# Rich Context: Knowledge Graph Visualization

This notebook loads the Rich Context knowledge graph from the `tmp.jsonld` JSON-LD file prepared by the `RCGraph` workflow.
It runs graph analytics on the KG using the `NetworkX` library, then creates an interactive visualization using the `PyVis` library.

The following installations are needed, if these libraries haven't already been installed:

In [None]:
!pip install pyvis
!pip install networkx
!pip install pandas
!pip install numpy

Load the KG from the `tmp.jsonld` file…

In [None]:
import json
import sys

IDS = []
LABELS = {}

publications = {}
providers = {}
datasets = {}
journals = {}
authors = {}


def get_id (id):
    """ lookup the numeric ID for an element
    """
    global IDS
    return int(IDS.index(id))


def parse_metadata (elem):
    """ parse the required metadata items from one element in the graph
    """
    global IDS, LABELS
    
    kind = elem["@type"]
    
    #print(elem["dct:title"])
    title = elem["dct:title"]["@value"]

    id = elem["@id"].split("#")[1]
    IDS.append(id)
    LABELS[get_id(id)] = title

    return id, kind, title


# input the corpus from the JSON-LD file

filename = "tmp.jsonld"

with open(filename, "r") as f:
    jld_corpus = json.load(f)
    corpus = jld_corpus["@graph"]
    
# report summary stats

print(f"{len(corpus)} corpus elements")

In [None]:
# load the providers

for elem in corpus:
    id, kind, title = parse_metadata(elem)

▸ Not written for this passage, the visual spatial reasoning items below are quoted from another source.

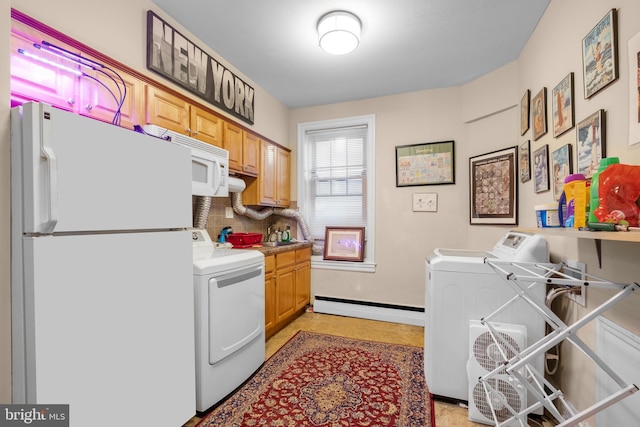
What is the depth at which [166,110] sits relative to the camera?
6.68ft

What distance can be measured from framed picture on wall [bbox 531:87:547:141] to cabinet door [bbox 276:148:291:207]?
Answer: 267 cm

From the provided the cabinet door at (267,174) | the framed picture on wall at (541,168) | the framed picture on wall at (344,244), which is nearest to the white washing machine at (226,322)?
the cabinet door at (267,174)

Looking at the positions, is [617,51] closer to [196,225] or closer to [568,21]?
[568,21]

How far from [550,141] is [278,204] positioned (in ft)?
9.10

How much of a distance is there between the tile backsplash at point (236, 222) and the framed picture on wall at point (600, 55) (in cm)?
295

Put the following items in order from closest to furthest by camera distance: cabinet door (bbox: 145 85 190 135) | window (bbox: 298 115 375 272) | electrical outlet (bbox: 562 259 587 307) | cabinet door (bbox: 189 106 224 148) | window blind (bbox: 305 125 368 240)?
electrical outlet (bbox: 562 259 587 307)
cabinet door (bbox: 145 85 190 135)
cabinet door (bbox: 189 106 224 148)
window (bbox: 298 115 375 272)
window blind (bbox: 305 125 368 240)

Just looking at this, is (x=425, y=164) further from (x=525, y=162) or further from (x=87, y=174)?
(x=87, y=174)

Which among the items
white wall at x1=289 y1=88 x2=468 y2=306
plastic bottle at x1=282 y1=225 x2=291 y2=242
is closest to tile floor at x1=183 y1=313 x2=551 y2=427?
white wall at x1=289 y1=88 x2=468 y2=306

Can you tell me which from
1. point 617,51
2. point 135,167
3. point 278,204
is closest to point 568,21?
point 617,51

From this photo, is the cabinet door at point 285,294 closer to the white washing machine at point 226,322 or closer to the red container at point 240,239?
the red container at point 240,239

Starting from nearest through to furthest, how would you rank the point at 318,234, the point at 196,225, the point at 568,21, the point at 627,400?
1. the point at 627,400
2. the point at 568,21
3. the point at 196,225
4. the point at 318,234

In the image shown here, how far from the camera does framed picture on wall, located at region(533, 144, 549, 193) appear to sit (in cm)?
199

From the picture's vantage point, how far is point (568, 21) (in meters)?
1.69

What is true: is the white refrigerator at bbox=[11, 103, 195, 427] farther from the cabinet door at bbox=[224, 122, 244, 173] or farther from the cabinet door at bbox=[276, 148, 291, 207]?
the cabinet door at bbox=[276, 148, 291, 207]
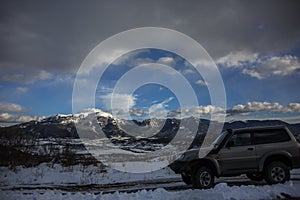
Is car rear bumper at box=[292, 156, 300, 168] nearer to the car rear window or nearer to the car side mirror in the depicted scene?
the car rear window

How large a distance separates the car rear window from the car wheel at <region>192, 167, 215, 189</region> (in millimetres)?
2142

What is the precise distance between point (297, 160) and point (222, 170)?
2.62 m

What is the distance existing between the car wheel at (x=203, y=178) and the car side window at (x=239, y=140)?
1229 millimetres

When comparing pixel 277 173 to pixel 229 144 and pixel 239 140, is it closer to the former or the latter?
pixel 239 140

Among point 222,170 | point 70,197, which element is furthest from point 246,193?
point 70,197

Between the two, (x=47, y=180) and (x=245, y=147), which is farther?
(x=47, y=180)

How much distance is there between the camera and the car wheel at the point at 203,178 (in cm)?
922

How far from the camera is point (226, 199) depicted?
23.2 ft

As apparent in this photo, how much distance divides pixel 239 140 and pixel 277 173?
1646mm

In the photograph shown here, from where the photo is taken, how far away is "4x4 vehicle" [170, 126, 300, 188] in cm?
935

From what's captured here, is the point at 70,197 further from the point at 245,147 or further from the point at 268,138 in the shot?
the point at 268,138

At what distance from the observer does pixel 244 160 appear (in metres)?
9.48

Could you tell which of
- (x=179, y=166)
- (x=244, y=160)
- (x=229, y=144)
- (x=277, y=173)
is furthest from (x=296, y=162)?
(x=179, y=166)

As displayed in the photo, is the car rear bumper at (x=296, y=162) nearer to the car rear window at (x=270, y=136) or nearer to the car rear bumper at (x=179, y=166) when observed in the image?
the car rear window at (x=270, y=136)
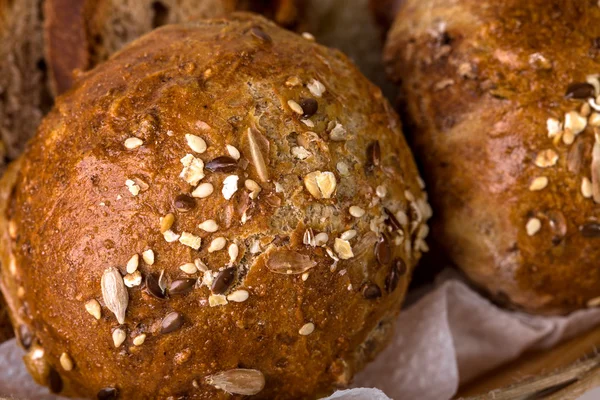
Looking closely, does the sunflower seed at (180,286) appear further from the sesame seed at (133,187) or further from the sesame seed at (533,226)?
the sesame seed at (533,226)

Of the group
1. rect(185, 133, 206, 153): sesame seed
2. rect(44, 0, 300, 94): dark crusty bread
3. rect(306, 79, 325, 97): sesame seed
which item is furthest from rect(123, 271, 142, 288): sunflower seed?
rect(44, 0, 300, 94): dark crusty bread

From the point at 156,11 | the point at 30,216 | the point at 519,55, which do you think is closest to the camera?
the point at 30,216

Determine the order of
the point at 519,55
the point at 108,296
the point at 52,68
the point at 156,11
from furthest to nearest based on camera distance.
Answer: the point at 156,11 → the point at 52,68 → the point at 519,55 → the point at 108,296

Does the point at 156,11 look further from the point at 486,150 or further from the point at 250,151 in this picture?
the point at 486,150

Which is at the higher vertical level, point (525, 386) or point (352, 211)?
point (352, 211)

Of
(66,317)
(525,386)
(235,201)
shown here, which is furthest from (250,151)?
(525,386)

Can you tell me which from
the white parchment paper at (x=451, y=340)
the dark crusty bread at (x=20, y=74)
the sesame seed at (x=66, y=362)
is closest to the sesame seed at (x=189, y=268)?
the sesame seed at (x=66, y=362)

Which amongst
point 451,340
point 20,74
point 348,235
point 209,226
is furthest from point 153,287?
point 20,74
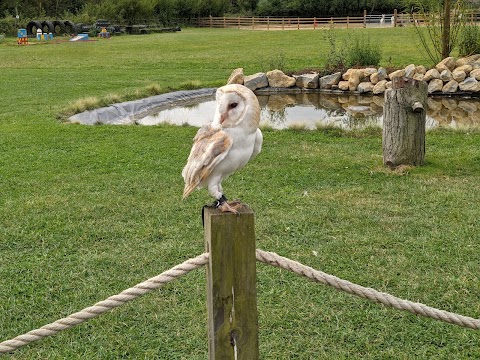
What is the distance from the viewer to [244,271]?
208 centimetres

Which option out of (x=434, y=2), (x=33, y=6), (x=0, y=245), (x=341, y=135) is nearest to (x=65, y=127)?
(x=341, y=135)

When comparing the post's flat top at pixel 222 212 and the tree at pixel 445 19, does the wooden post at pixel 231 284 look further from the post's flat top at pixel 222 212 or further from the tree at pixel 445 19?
the tree at pixel 445 19

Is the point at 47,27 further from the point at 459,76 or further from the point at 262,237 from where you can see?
the point at 262,237

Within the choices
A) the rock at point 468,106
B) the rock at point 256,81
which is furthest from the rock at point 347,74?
the rock at point 468,106

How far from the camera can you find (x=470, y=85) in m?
13.7

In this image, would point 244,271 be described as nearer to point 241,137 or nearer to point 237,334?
point 237,334

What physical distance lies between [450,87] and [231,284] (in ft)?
42.2

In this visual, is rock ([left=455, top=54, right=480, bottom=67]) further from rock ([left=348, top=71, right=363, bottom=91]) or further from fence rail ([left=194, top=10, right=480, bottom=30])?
fence rail ([left=194, top=10, right=480, bottom=30])

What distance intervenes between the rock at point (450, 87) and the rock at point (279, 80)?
3.61 meters

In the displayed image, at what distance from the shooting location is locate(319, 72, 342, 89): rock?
15.2 metres

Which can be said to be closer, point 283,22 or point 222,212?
point 222,212

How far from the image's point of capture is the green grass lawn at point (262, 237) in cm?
364

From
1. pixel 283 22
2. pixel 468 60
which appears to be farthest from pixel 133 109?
pixel 283 22

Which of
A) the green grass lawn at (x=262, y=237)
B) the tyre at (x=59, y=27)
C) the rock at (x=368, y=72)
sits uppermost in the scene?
the tyre at (x=59, y=27)
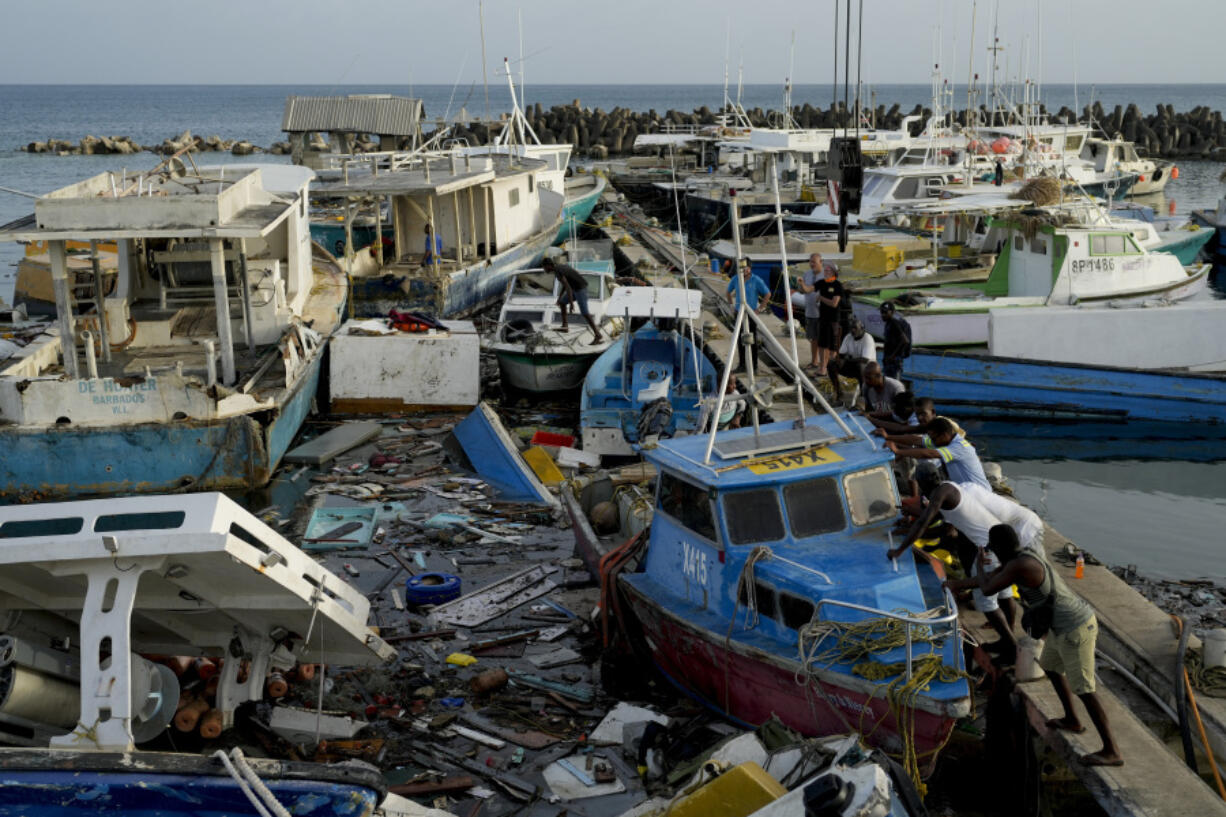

    if kind == "Provider":
        if "dct:identifier" in elem:
            ror = elem["dct:identifier"]["@value"]
        else:
            ror = ""

        view = {
            "id": id,
            "title": title,
            "ror": ror
        }

        providers[id] = view

# load the datasets

for elem in corpus:
    id, kind, title = parse_metadata(elem)

    if kind == "Dataset":
        prov_id = elem["dct:publisher"]["@value"]

        view = {
            "id": id,
            "title": title,
            "provider": prov_id
        }

        datasets[id] = view

# load the journals

for elem in corpus:
    id, kind, title = parse_metadata(elem)

    if kind == "Journal":
        if "dct:identifier" in elem:
            issn = elem["dct:identifier"]["@value"]
        else:
            issn = ""

        view = {
            "id": id,
            "title": title,
            "issn": issn
        }

        journals[id] = view

# load the authors

for elem in corpus:
    id, kind, title = parse_metadata(elem)

    if kind == "Author":
        if "dct:identifier" in elem:
            orcid = elem["dct:identifier"]["@value"]
        else:
            orcid = ""

        view = {
            "id": id,
            "title": title,
            "orcid": orcid
        }

        authors[id] = view

# load the publications

for elem in corpus:
    id, kind, title = parse_metadata(elem)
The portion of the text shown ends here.